Source text =>
·····

I embarked upon this anthology with a little trepidation, as I wasn’t sure whether I should be reading this before or after listening to the audio drama Escaping the Future. In fact, Present Danger is set between the audio releases Resurrecting the Past and Escaping the Future, with our various heroes trying to defeat the time-travelling, reptilian Deindum, who made their entrance at the end of Resurrecting the Past. The products’ packaging could have made the sequence clearer, though I suppose the clue is in their titles: Past comes before Present, which is followed by Future.
In some ways, this book reads more like a novel than an anthology. Rather than being a collection of disparate narratives, the stories in Present Danger all revolve around the same basic premise (the threat posed by the Deindum) and unfold in a roughly linear progression (time travel notwithstanding). It’s not as cohesive as Life During Wartime, however, because whereas the setting of that book was restricted to the Braxiatel Collection, the stories in Present Danger take place on a number of different planets and in a number of different times.

·····

What to work on =>
1. Answer these from the review of Present Danger:
(a) Between which two audio releases is Present Danger set?
(b) To what setting was Life During Wartime restricted?
(c) What basic premise do all the stories in Present Danger revolve around?
2. Copy out everything in the review of Present Danger from "I embarked upon" down to "followed by Future.", swapping "trepidation" for "unease".

Data shown =>

·····

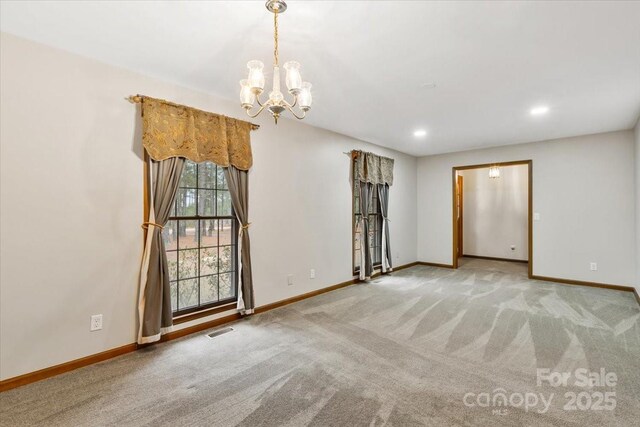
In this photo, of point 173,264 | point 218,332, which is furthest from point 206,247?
point 218,332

·····

Answers to the exercise =>
1.
(a) Resurrecting the Past and Escaping the Future
(b) The Braxiatel Collection
(c) The threat posed by the Deindum

2.
I embarked upon this anthology with a little unease, as I wasn’t sure whether I should be reading this before or after listening to the audio drama Escaping the Future. In fact, Present Danger is set between the audio releases Resurrecting the Past and Escaping the Future, with our various heroes trying to defeat the time-travelling, reptilian Deindum, who made their entrance at the end of Resurrecting the Past. The products’ packaging could have made the sequence clearer, though I suppose the clue is in their titles: Past comes before Present, which is followed by Future.